When using the GCC vector extensions for C, how can I check that all the values on a vector are zero?
For instance:
#include <stdint.h>
typedef uint32_t v8ui __attribute__ ((vector_size (32)));
v8ui*
foo(v8ui *mem) {
v8ui v;
for ( v = (v8ui){ 1, 1, 1, 1, 1, 1, 1, 1 };
v[0] || v[1] || v[2] || v[3] || v[4] || v[5] || v[6] || v[7];
mem++)
v &= *(mem);
return mem;
}
SSE4.2 has the PTEST
instruction which allows to run a test like the one used as the for
condition but the code generated by GCC just unpacks the vector and checks the single elements one by one:
.L2:
vandps (%rax), %ymm1, %ymm1
vmovdqa %xmm1, %xmm0
addq $32, %rax
vmovd %xmm0, %edx
testl %edx, %edx
jne .L2
vpextrd $1, %xmm0, %edx
testl %edx, %edx
jne .L2
vpextrd $2, %xmm0, %edx
testl %edx, %edx
jne .L2
vpextrd $3, %xmm0, %edx
testl %edx, %edx
jne .L2
vextractf128 $0x1, %ymm1, %xmm0
vmovd %xmm0, %edx
testl %edx, %edx
jne .L2
vpextrd $1, %xmm0, %edx
testl %edx, %edx
jne .L2
vpextrd $2, %xmm0, %edx
testl %edx, %edx
jne .L2
vpextrd $3, %xmm0, %edx
testl %edx, %edx
jne .L2
vzeroupper
ret
Is there any way to get GCC to generate an efficient test for that without reverting to using intrinsics?
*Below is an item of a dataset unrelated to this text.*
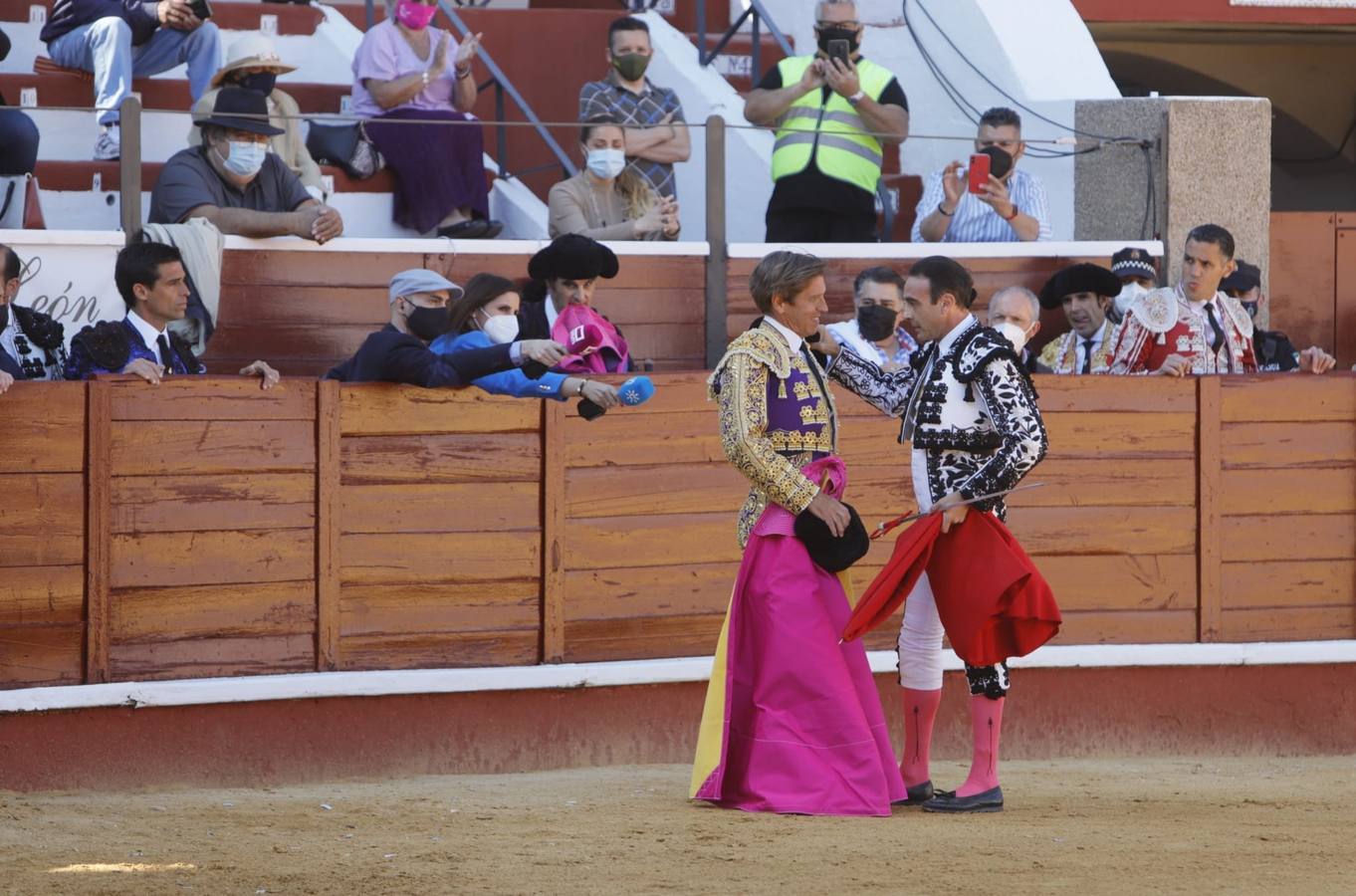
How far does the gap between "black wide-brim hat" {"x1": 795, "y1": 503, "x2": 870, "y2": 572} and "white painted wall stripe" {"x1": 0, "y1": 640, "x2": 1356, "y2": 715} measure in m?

Update: For reference, code using an unportable GCC builtin for (V)PTEST
:
typedef uint32_t v8ui __attribute__ ((vector_size (32)));
typedef long long int v4si __attribute__ ((vector_size (32)));
const v8ui ones = { 1, 1, 1, 1, 1, 1, 1, 1 };
v8ui*
foo(v8ui *mem) {
v8ui v;
for ( v = ones;
!__builtin_ia32_ptestz256((v4si)v,
(v4si)ones);
mem++)
v &= *(mem);
return mem;
}